◆ **SELECTED PASSAGE**:
----

By Khadijah Abdl-Haleem
I was 22 years old, sitting at the eye doctor’s office, in a state of total shock.
“Have you ever heard of Multiple Sclerosis?”
That question was the first of a new chapter in my life. I had heard of it. It was a scary, unfathomable medical name I didn’t comprehend. I know now that it is a disease that causes the immune system to eat away protective nerve coverings. There is no cure.
I looked down at my seven-day-old son in my arms, and thought, “Alhamdulillah it is me and not him,” but beyond that, my mind was foggy and silenced. Empty. I stood and left the room and walked slowly, not thinking or feeling.
Crossing the reception desk, it was as if someone was pounding every letter slowly but surely to cross all the barriers in my stunned mind and heart, the ayah came slowly to the forefront of my mind, “Indeed, we belong to Allah and indeed we to Him we will return.” In that pivotal moment I was reminded of my ordained purpose in life: to be grateful and worship Allah. Our lives shift when we accept, truly recognize, that reality.
Serenity enveloped me, and from that point by the mercy of Allah, I was never thrown into such a muddle of confusion and shock by MS. Not that I have not had my share of MS relapses, but they did not overwhelm me. Everything was in perspective. MS was not going to kill me inshAllah, I could rely on the fact that a relapse as surely as it starts will finish, and I would go back to ‘normal,’ whatever that elusive word means.
I received a phone call on the way home, much to my surprise, from an old friend of my father, a scholar and my teacher. He consoled me, said he understood the difficulties and the fear of MS. He did not leave me with only consolation though, but left me with a reminder and one the greatest pieces of wisdom I have been given: “Don’t worry about your MS. Worry about your deeds.”
In the moment, I was once again reminded of the reality of life. No matter what is happening, what grief you have, what fear, you are still accountable. Your deeds are piling one way or another, good or bad, as surely as the sun rises and the days pass.

----

◆ **APPLY WHAT YOU READ**:
**1)** Repeat the essay on living with MS from "I received a" to "the days pass.".
**2)** Do these statements agree with the essay on living with MS? Answer yes or no for each, quoting the words that decide it.
(a) The writer's son was seven days old at the time of the diagnosis.
(b) The writer says MS can be cured.
(c) The phone call on the way home came from the writer's father.
**3)** Continue the essay on living with MS from its last sentence.
The records have nothing to do with any of this.

----

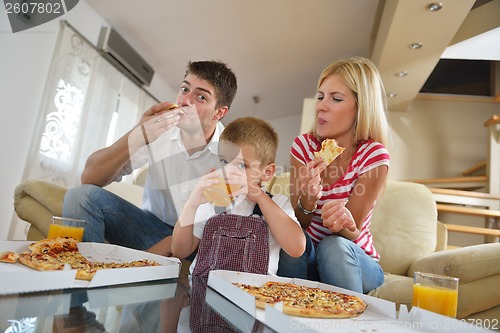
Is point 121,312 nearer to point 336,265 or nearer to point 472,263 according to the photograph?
point 336,265

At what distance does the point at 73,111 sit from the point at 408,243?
3.09 m

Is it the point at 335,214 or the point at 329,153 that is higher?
the point at 329,153

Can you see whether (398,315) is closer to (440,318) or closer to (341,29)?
(440,318)

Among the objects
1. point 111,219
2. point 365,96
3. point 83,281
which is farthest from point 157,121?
point 83,281

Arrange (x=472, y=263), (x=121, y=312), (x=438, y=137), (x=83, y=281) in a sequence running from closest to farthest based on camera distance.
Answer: (x=121, y=312)
(x=83, y=281)
(x=472, y=263)
(x=438, y=137)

----

◆ **ANSWERS BY ITEM NUMBER**:
**1)**
I received a phone call on the way home, much to my surprise, from an old friend of my father, a scholar and my teacher. He consoled me, said he understood the difficulties and the fear of MS. He did not leave me with only consolation though, but left me with a reminder and one the greatest pieces of wisdom I have been given: “Don’t worry about your MS. Worry about your deeds.”
In the moment, I was once again reminded of the reality of life. No matter what is happening, what grief you have, what fear, you are still accountable. Your deeds are piling one way or another, good or bad, as surely as the sun rises and the days pass.

**2)**
(a) Yes: "my seven-day-old son in my arms"
(b) No: "There is no cure."
(c) No: "from an old friend of my father, a scholar and my teacher"

**3)**
The certainty that the remembrance of Allah would always pull me away from human issues lives with me. Allah tells us, “Those who believed and whose hearts are assured by the remembrance of Allah. Unquestionably, by the remembrance of Allah hearts are reassured,” (13:28).
My comfort and solace is found continually and without fail when I immerse myself in the Quran, the greatest form of remembrance of Allah.
Twelve years later, I find myself being introduced to another reality. I sit here and battle (if I can even call it a battle) with a disease that has affected my life minimally, and I take the prescribed medications that come to me every month.
But the world of undeserved, forced poverty and sickness lies open before my eyes. What about that other mother of an infant who is just diagnosed with cancer and cannot receive or even expect treatment? Or the one who is starving, and watching her children grow frail and weak and cannot say, “Alhamdulillah, it is me and not them”? What can I do?
So long as I have the capacity to help people suffering from sickness and lack of medical care, I should fill my good deed balance by giving however I can. May Allah forever bless Zakat Foundation of America for making it easy for me to give where I feel it is needed, whenever I can. May Allah forever make my hand and heart, and the hands and hearts of all my brothers and sisters of humanity, open to giving. And may He let me always worry about my deeds and not my worldly problems. Ameen.